作業指示:
以下の項目から、文字列「point」を含む行をすべて返しなさい。大文字と小文字は区別して判断すること。

データ:
- - - - -

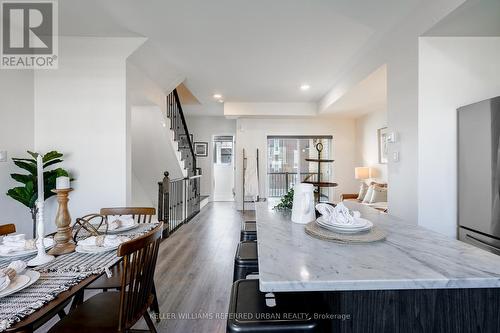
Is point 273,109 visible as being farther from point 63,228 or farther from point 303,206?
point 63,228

- - - - -

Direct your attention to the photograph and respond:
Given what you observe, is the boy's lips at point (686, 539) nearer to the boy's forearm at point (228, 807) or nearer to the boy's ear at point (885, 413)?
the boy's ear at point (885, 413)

- - - - -

最終結果:
Is point 273,109 visible as being farther from point 63,228 or farther from point 303,206?
point 63,228
Given what you observe, is the boy's lips at point (686, 539) nearer to the boy's forearm at point (228, 807) or nearer to the boy's ear at point (885, 413)?
the boy's ear at point (885, 413)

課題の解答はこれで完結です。